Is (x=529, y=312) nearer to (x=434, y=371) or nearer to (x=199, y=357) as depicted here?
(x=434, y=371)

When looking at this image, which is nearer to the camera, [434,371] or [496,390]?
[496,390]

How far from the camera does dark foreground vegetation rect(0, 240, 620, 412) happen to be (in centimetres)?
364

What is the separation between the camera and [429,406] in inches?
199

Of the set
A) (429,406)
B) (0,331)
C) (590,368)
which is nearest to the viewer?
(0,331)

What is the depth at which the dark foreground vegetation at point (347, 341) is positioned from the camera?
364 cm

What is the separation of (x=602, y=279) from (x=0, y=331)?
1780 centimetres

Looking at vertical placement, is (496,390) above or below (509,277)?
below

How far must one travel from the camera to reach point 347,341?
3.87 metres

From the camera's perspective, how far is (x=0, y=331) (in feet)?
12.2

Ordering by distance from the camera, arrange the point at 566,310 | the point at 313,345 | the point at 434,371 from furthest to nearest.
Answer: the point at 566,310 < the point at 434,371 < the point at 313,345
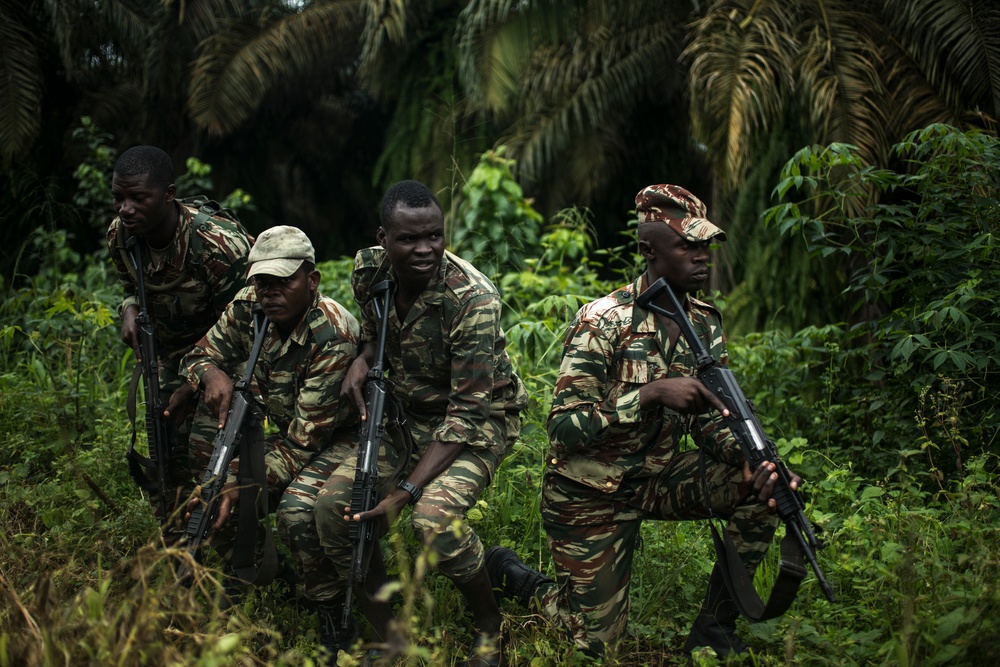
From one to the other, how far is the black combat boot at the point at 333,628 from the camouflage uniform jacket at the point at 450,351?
0.83 metres

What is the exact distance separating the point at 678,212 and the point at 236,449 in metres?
1.97

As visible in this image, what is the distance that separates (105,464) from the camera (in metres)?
5.03

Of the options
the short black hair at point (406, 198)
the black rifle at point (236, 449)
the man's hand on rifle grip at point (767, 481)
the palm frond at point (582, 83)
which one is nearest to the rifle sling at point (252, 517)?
the black rifle at point (236, 449)

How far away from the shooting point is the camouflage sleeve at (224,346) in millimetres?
4039

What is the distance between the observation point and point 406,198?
357cm

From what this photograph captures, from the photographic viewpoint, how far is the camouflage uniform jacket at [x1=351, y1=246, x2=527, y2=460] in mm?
3547

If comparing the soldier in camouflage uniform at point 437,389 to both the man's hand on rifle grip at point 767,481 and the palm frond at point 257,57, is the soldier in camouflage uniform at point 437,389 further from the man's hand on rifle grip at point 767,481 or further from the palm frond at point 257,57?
the palm frond at point 257,57

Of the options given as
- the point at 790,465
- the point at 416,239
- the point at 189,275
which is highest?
the point at 416,239

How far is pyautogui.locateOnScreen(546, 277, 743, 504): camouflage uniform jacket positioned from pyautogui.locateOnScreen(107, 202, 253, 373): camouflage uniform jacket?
1.85m

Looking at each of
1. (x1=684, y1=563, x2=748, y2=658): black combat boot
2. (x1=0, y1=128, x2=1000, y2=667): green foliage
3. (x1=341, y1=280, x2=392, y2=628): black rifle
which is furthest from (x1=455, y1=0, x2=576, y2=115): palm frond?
(x1=684, y1=563, x2=748, y2=658): black combat boot

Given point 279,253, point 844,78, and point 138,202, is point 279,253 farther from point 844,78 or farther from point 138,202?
point 844,78

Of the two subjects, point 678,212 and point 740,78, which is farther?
point 740,78

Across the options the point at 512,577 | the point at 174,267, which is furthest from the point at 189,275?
the point at 512,577

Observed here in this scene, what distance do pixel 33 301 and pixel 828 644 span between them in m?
6.31
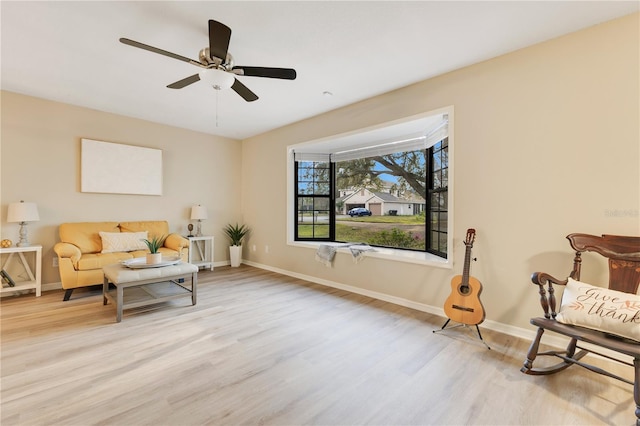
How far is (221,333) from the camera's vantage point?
255cm

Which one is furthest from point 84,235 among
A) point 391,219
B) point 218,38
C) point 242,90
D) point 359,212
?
point 391,219

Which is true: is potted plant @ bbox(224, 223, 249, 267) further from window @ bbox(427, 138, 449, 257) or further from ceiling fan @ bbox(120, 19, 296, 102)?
window @ bbox(427, 138, 449, 257)

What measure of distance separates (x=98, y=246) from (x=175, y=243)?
3.16 feet

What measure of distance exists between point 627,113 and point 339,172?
3.39 metres

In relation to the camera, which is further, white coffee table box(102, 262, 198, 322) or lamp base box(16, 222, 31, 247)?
lamp base box(16, 222, 31, 247)

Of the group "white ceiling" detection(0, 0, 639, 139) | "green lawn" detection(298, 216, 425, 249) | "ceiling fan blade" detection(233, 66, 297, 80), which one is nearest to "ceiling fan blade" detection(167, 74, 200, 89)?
"white ceiling" detection(0, 0, 639, 139)

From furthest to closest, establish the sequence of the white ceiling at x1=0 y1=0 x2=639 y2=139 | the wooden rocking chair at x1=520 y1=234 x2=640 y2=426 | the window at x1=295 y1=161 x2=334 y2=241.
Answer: the window at x1=295 y1=161 x2=334 y2=241, the white ceiling at x1=0 y1=0 x2=639 y2=139, the wooden rocking chair at x1=520 y1=234 x2=640 y2=426

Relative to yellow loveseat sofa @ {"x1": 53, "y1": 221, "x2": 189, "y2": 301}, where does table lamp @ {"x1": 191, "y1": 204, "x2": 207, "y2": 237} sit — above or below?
above

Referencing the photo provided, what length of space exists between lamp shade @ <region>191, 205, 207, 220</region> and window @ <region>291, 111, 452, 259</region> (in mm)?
1665

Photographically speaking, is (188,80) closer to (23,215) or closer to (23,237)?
(23,215)

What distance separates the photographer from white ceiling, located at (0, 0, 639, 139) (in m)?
2.02

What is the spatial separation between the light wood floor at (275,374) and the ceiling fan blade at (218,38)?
2.32 metres

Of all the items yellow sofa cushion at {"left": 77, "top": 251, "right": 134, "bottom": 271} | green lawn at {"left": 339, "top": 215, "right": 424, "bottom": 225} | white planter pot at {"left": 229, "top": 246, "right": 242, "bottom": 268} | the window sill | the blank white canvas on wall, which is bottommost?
white planter pot at {"left": 229, "top": 246, "right": 242, "bottom": 268}

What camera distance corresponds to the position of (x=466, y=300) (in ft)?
8.08
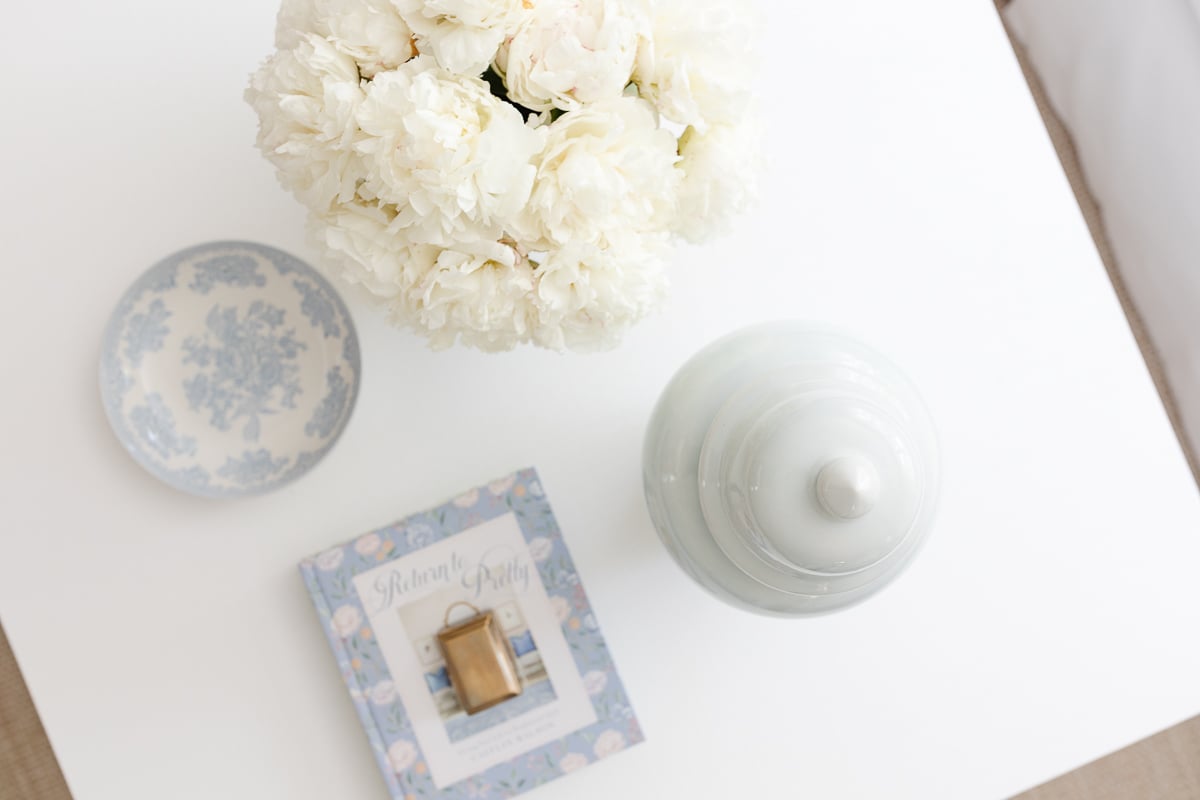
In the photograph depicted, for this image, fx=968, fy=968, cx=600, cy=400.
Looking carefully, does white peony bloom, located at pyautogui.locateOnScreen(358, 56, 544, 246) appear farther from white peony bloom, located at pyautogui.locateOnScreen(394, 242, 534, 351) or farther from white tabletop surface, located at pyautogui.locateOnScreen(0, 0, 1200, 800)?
white tabletop surface, located at pyautogui.locateOnScreen(0, 0, 1200, 800)

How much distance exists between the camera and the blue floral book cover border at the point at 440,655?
74cm

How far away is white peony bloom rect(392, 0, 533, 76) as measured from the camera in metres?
0.44

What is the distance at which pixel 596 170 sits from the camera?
18.1 inches

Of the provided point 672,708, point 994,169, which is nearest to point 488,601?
point 672,708

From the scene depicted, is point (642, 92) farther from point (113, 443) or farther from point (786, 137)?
point (113, 443)

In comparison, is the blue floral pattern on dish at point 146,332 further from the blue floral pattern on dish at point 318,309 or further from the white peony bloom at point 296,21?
the white peony bloom at point 296,21

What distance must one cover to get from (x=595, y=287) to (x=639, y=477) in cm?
30

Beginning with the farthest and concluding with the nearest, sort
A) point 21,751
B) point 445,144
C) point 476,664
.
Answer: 1. point 21,751
2. point 476,664
3. point 445,144

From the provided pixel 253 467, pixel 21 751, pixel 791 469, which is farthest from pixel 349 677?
pixel 21 751

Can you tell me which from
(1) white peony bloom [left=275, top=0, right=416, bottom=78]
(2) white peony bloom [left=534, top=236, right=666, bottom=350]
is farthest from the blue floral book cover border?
(1) white peony bloom [left=275, top=0, right=416, bottom=78]

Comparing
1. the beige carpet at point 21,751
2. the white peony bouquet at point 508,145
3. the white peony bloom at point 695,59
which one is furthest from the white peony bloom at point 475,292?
the beige carpet at point 21,751

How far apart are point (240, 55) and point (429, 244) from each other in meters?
0.37

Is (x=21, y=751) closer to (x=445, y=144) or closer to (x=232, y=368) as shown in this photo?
(x=232, y=368)

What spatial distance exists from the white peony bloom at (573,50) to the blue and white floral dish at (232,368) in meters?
0.34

*Short task:* Copy every item above word for word, and leave the pictures out of your copy.

*Full output:*
Is (x=529, y=312) nearer to (x=434, y=371) or nearer to (x=199, y=357) as depicted here?
(x=434, y=371)

When looking at this image, which is nearer to the camera, [434,371] or [496,390]?
[496,390]

How far from the camera does dark foreground vegetation rect(0, 240, 620, 412) happen to be (in centimetres)?
364

What is the separation between the camera and [429,406] in inches?
199

Of the set
A) (429,406)
B) (0,331)
C) (590,368)
which is nearest to the viewer?
(0,331)

What is the depth at which the dark foreground vegetation at point (347, 341) is positioned from the camera?
364 cm

What is the separation of (x=602, y=279) from (x=0, y=331)?
1780 centimetres

Looking at vertical placement, is (496,390) above or below (509,277)?
below

How far must one travel from the camera to reach point 347,341?
3.87 metres

From the camera's perspective, how far is (x=0, y=331) (in feet)?
12.2

Ordering by distance from the camera, arrange the point at 566,310 | the point at 313,345 | the point at 434,371 from furthest to nearest.
Answer: the point at 566,310 < the point at 434,371 < the point at 313,345
From one to the other, how far is the black combat boot at the point at 333,628 from the camouflage uniform jacket at the point at 450,351?
0.83 metres

What is the exact distance separating the point at 678,212 and the point at 236,449 in metres?
1.97

As visible in this image, what is the distance that separates (105,464) from the camera (in metres)?
5.03

Of the options
the short black hair at point (406, 198)
the black rifle at point (236, 449)
the man's hand on rifle grip at point (767, 481)
the palm frond at point (582, 83)
which one is nearest to the rifle sling at point (252, 517)?
the black rifle at point (236, 449)

How far away from the shooting point is the camouflage sleeve at (224,346) in millimetres?
4039

What is the distance between the observation point and point 406,198?
357cm

From what this photograph captures, from the photographic viewpoint, how far is the camouflage uniform jacket at [x1=351, y1=246, x2=527, y2=460] in mm?
3547

If comparing the soldier in camouflage uniform at point 437,389 to both the man's hand on rifle grip at point 767,481 and the palm frond at point 257,57, is the soldier in camouflage uniform at point 437,389 further from the man's hand on rifle grip at point 767,481 or further from the palm frond at point 257,57?
the palm frond at point 257,57

Of the options given as
- the point at 790,465
- the point at 416,239
- the point at 189,275
which is highest?
the point at 416,239

How far is pyautogui.locateOnScreen(546, 277, 743, 504): camouflage uniform jacket positioned from pyautogui.locateOnScreen(107, 202, 253, 373): camouflage uniform jacket?
1.85m

Looking at each of
1. (x1=684, y1=563, x2=748, y2=658): black combat boot
2. (x1=0, y1=128, x2=1000, y2=667): green foliage
3. (x1=341, y1=280, x2=392, y2=628): black rifle
which is furthest from (x1=455, y1=0, x2=576, y2=115): palm frond?
(x1=684, y1=563, x2=748, y2=658): black combat boot

Given point 279,253, point 844,78, and point 138,202, is point 279,253 farther from point 844,78 or farther from point 138,202?
point 844,78

Of the two subjects, point 678,212 and point 740,78, which is farther?
point 740,78

Across the options the point at 512,577 | the point at 174,267, which is furthest from the point at 189,275?
the point at 512,577

Observed here in this scene, what distance do pixel 33 301 and pixel 828 644 span between them in m?
6.31
How far is (221,333) from the camera's vantage point?
255cm

Which one is furthest from point 84,235 among
A) point 391,219
B) point 218,38
C) point 242,90
D) point 359,212
?
point 391,219

Which is true: is potted plant @ bbox(224, 223, 249, 267) further from window @ bbox(427, 138, 449, 257) or further from ceiling fan @ bbox(120, 19, 296, 102)?
window @ bbox(427, 138, 449, 257)

What measure of distance separates (x=98, y=246) from (x=175, y=243)?
3.16 feet

What measure of distance exists between point 627,113 and point 339,172?
3.39 metres

In relation to the camera, which is further, white coffee table box(102, 262, 198, 322) or lamp base box(16, 222, 31, 247)?
lamp base box(16, 222, 31, 247)

Of the group "white ceiling" detection(0, 0, 639, 139) | "green lawn" detection(298, 216, 425, 249) | "ceiling fan blade" detection(233, 66, 297, 80), which one is nearest to "ceiling fan blade" detection(167, 74, 200, 89)?
"white ceiling" detection(0, 0, 639, 139)

From furthest to closest, establish the sequence of the white ceiling at x1=0 y1=0 x2=639 y2=139 | the wooden rocking chair at x1=520 y1=234 x2=640 y2=426 | the window at x1=295 y1=161 x2=334 y2=241.
Answer: the window at x1=295 y1=161 x2=334 y2=241, the white ceiling at x1=0 y1=0 x2=639 y2=139, the wooden rocking chair at x1=520 y1=234 x2=640 y2=426

Relative to yellow loveseat sofa @ {"x1": 53, "y1": 221, "x2": 189, "y2": 301}, where does table lamp @ {"x1": 191, "y1": 204, "x2": 207, "y2": 237} sit — above or below?
above

Referencing the photo provided, what length of space exists between lamp shade @ <region>191, 205, 207, 220</region> and window @ <region>291, 111, 452, 259</region> (in mm)?
1665

Photographically speaking, is (188,80) closer to (23,215) or closer to (23,237)?
(23,215)

What distance separates the photographer from white ceiling, located at (0, 0, 639, 139) (in m)?
2.02

What is the spatial separation between the light wood floor at (275,374) and the ceiling fan blade at (218,38)?
2.32 metres

Of all the items yellow sofa cushion at {"left": 77, "top": 251, "right": 134, "bottom": 271} | green lawn at {"left": 339, "top": 215, "right": 424, "bottom": 225} | white planter pot at {"left": 229, "top": 246, "right": 242, "bottom": 268} | the window sill | the blank white canvas on wall, which is bottommost?
white planter pot at {"left": 229, "top": 246, "right": 242, "bottom": 268}

What camera distance corresponds to the position of (x=466, y=300) (in ft)?
8.08
In the photograph depicted, for this image, fx=968, fy=968, cx=600, cy=400.
Looking carefully, does white peony bloom, located at pyautogui.locateOnScreen(358, 56, 544, 246) appear farther from white peony bloom, located at pyautogui.locateOnScreen(394, 242, 534, 351) or farther from white tabletop surface, located at pyautogui.locateOnScreen(0, 0, 1200, 800)?
white tabletop surface, located at pyautogui.locateOnScreen(0, 0, 1200, 800)

How much distance exists between the camera and the blue floral book cover border at the point at 440,655?
74cm

How far away is white peony bloom rect(392, 0, 533, 76) as measured from the camera in metres?
0.44

What is the distance at which pixel 596 170 sits from the camera?
18.1 inches

Of the provided point 672,708, point 994,169, which is nearest to point 488,601?
point 672,708

From the scene depicted, is point (642, 92) farther from point (113, 443) or farther from point (786, 137)?
point (113, 443)

In comparison, is the blue floral pattern on dish at point 146,332 further from the blue floral pattern on dish at point 318,309 or further from the white peony bloom at point 296,21?
the white peony bloom at point 296,21

What distance must one cover to get from (x=595, y=287) to (x=639, y=477) in cm?
30

Beginning with the farthest and concluding with the nearest, sort
A) point 21,751
B) point 445,144
C) point 476,664
.
Answer: 1. point 21,751
2. point 476,664
3. point 445,144

From the provided pixel 253 467, pixel 21 751, pixel 791 469, which is farthest from pixel 349 677?
pixel 21 751

Can you tell me which from
(1) white peony bloom [left=275, top=0, right=416, bottom=78]
(2) white peony bloom [left=534, top=236, right=666, bottom=350]
is farthest from the blue floral book cover border?
(1) white peony bloom [left=275, top=0, right=416, bottom=78]

Comparing
1. the beige carpet at point 21,751
2. the white peony bouquet at point 508,145
3. the white peony bloom at point 695,59
which one is furthest from the white peony bloom at point 475,292?
the beige carpet at point 21,751

How far apart are point (240, 55) and point (429, 244) from each other in meters?
0.37

Is (x=21, y=751) closer to (x=445, y=144) or closer to (x=232, y=368) as shown in this photo?
(x=232, y=368)

What spatial distance exists from the white peony bloom at (573,50) to the blue and white floral dish at (232,368) in meters?
0.34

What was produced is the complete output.